Bye bye stadium, thousands of spectators, much of the Baltimore city center and very nearly both the President of the United States and Ben Affleck too.

That’s a movie.

This is real life: An Arab company, Dubai Ports World, owned by the government of a country – the United Arab Emirates – that served as both a financial and operational base for the bastards who carried out the September 11 terrorist attacks has been approved by His Excellency President George W. Bush as well as the Director of Homeland Security, Michael Chertoff, to take over port operations at six locations in the Union: New Jersey, Baltimore, New Orleans, Miami, Philadelphia and New York City.

Handing over any operations at any port, big or small, to Muslim Arabs in this day and age is akin to Superman gifting Lex Luthor a vast, vast supply of kryptonite and just standing there afterwards watching the clouds. It’s just stupid. What’s even dumber is the attempt to justify such a decision: because the previous company – British – was bought out by Dubai Ports World it’s okay, and oh yeah: "We make sure there are assurances in place, in general, sufficient to satisfy us that the deal is appropriate from a national security standpoint.” This from the head of the Department of Homeland Security.

Remind me again why the DHS was created in the first place? My memory could be wrong on this, but I thought one of the mandates of the DHS was protecting the borders of our Republic and making it harder for terrorists to attack us. Not easier. Is the motto of the U.S. Department of Homeland Security now "Let's just erase any of the minimal progress that was made since 2001"?
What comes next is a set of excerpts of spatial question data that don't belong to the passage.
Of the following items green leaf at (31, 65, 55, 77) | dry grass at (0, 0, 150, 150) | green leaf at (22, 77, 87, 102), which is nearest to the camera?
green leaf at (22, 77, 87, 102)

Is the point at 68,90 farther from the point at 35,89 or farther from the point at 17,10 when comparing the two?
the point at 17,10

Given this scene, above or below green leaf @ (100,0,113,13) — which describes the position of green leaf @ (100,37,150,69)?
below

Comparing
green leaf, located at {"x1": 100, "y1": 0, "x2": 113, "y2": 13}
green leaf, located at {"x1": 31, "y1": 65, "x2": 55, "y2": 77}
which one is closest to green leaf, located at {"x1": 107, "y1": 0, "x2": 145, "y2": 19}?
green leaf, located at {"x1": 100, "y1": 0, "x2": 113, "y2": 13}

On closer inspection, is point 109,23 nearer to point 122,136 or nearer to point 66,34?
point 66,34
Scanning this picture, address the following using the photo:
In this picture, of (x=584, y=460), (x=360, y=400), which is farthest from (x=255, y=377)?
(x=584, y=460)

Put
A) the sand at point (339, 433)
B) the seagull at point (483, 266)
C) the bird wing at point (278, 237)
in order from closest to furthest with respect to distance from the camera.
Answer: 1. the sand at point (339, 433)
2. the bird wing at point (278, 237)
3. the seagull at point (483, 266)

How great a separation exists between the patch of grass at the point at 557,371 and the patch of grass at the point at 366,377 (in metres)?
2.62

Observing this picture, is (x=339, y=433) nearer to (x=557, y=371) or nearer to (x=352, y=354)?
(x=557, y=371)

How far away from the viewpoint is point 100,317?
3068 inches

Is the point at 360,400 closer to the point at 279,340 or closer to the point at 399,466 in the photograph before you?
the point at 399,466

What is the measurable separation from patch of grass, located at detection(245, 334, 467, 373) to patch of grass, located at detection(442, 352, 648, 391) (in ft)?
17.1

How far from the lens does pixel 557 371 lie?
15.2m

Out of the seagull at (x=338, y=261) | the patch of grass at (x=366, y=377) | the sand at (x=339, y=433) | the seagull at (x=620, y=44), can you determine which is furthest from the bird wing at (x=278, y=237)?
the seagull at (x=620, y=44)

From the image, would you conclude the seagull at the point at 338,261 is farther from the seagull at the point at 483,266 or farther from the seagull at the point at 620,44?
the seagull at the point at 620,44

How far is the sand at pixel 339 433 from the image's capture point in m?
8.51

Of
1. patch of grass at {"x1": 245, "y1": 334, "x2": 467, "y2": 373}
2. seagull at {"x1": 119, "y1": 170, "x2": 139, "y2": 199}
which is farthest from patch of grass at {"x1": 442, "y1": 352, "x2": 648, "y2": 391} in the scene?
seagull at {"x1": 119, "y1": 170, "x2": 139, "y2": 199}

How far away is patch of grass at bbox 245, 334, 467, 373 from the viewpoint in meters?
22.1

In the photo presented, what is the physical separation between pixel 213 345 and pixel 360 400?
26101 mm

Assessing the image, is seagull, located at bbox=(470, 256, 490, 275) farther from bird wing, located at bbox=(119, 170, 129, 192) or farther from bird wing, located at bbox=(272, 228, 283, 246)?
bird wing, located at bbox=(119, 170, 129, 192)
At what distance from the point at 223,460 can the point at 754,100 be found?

The creators of Independence Day in 1996 and Armageddon in 1998 were unable to contemplate the possibility that even powerful alien death rays or direct hits by meteors could bring down the Twin Towers. Then along came 9/11 and less than twenty Arab hijackers armed with box cutters took over four passenger jets and used two of them to, indirectly, shatter a Hollywood myth about the strength of those towers on live TV.

Do we really want to hand over any U.S. port operations to a Muslim Arab company? In 2006? With riots around the world over cartoons, embassies burned to the ground in the Arab world, and the majority of Islamic terrorists trying to kill us being...well...Muslim Arabs?

The Sum of All Fears may be just a book and movie, but the fact remains that if one man or just a few sympathizers can somehow facilitate the smuggling of a dirty bomb or, God-forbid, a fully-operational nuclear device into the United States via any vulnerable port – and a port owned and operated by an Arab company in our current world climate unfortunately fits the bill, and I don’t mean to sound intolerant – then we face the prospect of , once again, a novel’s story and Hollywood thrills translating into a newspaper stories and real-life kills…possibly in the thousands or millions.

You know, many years before The Sum of All Fears became a movie, it also like Debt of Honor was a book written by Tom Clancy. And while in the movie version the terrorists were neo-Nazis, in the novel they were Muslims.

Hmmm. Hmmmmmmmm...

By handing over port operations to an Arab company - tied to an Arab country that in one way or another provided the Muslim terrorists who carried out 9/11 with comfortable shelter - at this point in our history, do we really want to help increase the chances that a fictional Tom Clancy story involving a terrorist attack on America will become in any way, shape or form an unfortunate and tragic reality once again?

I think not. I certainly hope not.

Then why, Dubya? Why, if you claim to be committed to protecting America, would you approve and want to go through with something like this?